The Fear & Greed Index dropped to 29, firmly in “fear” territory. Analysts note that the shift mirrors the sentiment reversal seen in April, when Trump’s previous tariff shock triggered a correction. Hedge funds have begun cutting exposure to growth sectors, while ETFs tracking defensive industries such as utilities and healthcare have seen sharp inflows. Data from FactSet shows that 45% of U.S. households’ financial assets are now tied to equities—an all-time high—raising systemic risk if volatility deepens.

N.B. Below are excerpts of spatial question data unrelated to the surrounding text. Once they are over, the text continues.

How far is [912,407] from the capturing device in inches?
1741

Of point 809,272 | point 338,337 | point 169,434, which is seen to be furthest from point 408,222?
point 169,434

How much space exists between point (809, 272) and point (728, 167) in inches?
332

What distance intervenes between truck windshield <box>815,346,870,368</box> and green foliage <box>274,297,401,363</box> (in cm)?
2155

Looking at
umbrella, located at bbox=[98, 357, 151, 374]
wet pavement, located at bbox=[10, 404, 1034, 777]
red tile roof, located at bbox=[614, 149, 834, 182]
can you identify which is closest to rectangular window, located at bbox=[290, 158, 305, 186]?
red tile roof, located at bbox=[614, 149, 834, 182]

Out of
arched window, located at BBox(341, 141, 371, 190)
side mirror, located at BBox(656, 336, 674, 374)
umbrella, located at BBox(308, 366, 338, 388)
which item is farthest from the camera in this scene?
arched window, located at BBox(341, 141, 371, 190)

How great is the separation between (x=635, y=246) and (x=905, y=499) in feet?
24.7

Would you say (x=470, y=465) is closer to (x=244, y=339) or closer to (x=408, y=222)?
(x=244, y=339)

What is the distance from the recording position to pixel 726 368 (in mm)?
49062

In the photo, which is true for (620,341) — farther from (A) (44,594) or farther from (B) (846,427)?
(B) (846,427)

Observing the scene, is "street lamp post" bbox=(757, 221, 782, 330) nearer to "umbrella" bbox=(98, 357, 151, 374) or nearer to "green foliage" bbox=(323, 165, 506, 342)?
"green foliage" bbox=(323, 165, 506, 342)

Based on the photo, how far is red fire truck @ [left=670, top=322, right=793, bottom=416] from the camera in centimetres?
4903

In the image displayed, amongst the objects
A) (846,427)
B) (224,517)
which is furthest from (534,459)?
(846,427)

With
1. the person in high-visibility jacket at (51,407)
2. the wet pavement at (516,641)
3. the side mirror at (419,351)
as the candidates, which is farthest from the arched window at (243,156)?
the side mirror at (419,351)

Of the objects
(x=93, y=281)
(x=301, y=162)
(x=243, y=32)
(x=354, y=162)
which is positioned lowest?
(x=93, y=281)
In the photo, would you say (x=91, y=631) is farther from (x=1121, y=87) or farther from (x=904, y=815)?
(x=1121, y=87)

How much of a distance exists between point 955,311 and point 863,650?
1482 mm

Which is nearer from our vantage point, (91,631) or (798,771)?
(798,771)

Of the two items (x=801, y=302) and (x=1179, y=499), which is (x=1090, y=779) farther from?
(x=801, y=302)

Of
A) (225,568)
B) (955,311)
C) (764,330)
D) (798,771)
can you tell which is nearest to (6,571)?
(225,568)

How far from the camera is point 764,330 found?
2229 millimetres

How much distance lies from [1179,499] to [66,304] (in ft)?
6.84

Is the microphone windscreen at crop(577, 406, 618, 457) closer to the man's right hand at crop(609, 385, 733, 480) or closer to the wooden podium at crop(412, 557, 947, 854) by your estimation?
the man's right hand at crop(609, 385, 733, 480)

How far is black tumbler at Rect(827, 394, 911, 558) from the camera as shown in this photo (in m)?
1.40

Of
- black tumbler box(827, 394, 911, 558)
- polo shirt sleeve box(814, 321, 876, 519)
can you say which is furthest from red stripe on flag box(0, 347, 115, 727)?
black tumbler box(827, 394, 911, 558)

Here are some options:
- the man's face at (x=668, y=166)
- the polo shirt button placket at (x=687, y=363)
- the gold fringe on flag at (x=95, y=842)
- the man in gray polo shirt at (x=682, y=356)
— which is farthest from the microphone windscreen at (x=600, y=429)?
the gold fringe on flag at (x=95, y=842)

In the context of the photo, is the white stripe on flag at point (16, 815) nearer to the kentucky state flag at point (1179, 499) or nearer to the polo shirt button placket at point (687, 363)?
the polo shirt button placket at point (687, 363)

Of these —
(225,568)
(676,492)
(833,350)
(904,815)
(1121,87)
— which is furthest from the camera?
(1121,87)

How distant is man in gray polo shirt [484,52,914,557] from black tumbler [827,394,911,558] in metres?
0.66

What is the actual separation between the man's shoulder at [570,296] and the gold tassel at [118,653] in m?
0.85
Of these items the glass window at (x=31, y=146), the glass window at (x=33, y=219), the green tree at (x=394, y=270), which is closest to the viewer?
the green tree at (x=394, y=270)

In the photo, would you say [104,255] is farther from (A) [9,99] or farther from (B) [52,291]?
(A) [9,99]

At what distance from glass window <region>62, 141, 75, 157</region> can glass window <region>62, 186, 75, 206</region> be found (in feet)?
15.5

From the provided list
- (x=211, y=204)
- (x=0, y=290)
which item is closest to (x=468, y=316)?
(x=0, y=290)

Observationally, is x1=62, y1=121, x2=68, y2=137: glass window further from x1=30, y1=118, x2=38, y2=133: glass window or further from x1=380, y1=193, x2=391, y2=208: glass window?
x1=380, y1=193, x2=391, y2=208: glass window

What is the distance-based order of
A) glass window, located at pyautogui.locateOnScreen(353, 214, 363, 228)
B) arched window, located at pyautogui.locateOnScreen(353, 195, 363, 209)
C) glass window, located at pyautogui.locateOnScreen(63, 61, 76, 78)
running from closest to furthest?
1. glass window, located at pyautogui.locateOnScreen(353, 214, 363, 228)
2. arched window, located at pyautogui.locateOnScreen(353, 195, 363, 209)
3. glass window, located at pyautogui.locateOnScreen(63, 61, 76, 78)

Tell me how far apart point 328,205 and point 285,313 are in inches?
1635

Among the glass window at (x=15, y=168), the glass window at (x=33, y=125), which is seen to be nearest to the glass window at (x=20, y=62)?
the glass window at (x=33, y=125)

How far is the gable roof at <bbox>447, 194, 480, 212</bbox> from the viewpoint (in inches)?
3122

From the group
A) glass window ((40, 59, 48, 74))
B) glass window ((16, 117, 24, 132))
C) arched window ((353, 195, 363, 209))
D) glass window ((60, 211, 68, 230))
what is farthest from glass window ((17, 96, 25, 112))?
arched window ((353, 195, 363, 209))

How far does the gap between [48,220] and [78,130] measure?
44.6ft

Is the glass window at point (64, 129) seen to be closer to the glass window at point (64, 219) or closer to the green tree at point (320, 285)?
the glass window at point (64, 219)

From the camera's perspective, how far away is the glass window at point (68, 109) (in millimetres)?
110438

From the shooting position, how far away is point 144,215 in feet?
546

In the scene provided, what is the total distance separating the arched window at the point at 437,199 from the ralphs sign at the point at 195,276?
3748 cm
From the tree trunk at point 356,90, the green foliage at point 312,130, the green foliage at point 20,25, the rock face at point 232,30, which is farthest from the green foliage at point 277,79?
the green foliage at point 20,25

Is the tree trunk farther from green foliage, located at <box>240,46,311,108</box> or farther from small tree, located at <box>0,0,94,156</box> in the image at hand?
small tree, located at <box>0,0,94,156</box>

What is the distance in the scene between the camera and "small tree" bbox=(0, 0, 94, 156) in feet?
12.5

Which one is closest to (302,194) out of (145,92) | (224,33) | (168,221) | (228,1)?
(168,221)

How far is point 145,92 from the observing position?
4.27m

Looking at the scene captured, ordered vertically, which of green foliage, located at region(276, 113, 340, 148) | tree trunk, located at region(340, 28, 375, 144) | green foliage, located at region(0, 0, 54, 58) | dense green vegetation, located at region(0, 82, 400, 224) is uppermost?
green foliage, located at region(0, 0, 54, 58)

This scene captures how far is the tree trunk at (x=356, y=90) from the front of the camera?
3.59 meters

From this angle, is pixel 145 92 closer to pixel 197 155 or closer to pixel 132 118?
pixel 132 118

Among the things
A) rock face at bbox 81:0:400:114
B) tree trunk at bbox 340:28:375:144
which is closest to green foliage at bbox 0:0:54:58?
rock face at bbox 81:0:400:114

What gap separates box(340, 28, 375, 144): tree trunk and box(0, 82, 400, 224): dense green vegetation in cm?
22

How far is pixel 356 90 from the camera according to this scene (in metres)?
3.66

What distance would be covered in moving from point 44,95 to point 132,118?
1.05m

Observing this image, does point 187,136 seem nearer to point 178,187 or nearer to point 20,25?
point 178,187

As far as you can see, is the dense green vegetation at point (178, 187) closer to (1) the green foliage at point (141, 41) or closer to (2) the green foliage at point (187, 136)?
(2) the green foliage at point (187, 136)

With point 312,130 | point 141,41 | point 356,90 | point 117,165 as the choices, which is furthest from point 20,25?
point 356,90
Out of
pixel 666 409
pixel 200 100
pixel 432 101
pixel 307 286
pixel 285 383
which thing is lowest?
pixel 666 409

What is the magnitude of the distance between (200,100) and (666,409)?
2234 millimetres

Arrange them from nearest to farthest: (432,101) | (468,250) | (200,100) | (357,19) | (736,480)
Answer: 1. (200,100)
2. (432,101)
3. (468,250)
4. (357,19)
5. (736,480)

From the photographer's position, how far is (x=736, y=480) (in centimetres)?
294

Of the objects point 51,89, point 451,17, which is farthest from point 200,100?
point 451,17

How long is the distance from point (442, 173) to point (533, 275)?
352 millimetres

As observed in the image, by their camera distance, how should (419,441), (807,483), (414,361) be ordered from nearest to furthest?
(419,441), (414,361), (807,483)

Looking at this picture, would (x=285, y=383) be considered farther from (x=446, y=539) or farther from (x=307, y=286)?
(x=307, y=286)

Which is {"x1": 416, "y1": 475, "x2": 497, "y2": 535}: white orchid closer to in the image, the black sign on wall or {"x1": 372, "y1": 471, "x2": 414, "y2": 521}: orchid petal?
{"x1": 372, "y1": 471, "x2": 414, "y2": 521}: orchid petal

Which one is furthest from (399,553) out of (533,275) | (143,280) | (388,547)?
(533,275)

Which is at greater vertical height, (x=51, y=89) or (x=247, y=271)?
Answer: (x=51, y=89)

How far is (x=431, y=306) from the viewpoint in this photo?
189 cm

Week Ahead: Key Earnings and Market Outlook

Investors now brace for an event-heavy week. Oracle (NYSE:ORCL) kicks off its AI World Conference on Monday, where executives are expected to highlight new AI partnerships after shares dropped 3.2% Friday. Major banks including JPMorgan (JPM), Goldman Sachs (GS), and Wells Fargo (WFC) report earnings Tuesday, followed by Taiwan Semiconductor (TSM) and Interactive Brokers (NASDAQ:IBKR) on Thursday. Markets will also monitor whether Trump and President Xi proceed with the APEC meeting, as any sign of reconciliation could stabilize futures trading.

Market Verdict: Short-Term Bearish, Defensive Positioning Favored

Technical damage across major indices confirms a short-term bearish bias. The Nasdaq is vulnerable to a further pullback toward 21,500, while the S&P 500 faces critical support near 6,500. The Dow may stabilize around 44,800, but sentiment remains fragile. Gold’s strength above $4,000 and the sharp retreat in yields underscore the shift toward defensive assets.

  • S&P 500 (6,552.51)Sell bias, momentum broken below support

  • Nasdaq Composite (22,204.43)Bearish trend, watch 21,500 zone

  • Dow Jones (45,479.60)Hold, but risk elevated

  • Gold (4,035.70)Buy, safe-haven flows intact

  • Crude Oil (58.24)Sell, demand risk persists

Markets enter the new week under high tension, with tariffs and geopolitics dictating sentiment. Volatility is back, and investors are shifting decisively from greed to caution as Wall Street adjusts to a renewed era of trade confrontation.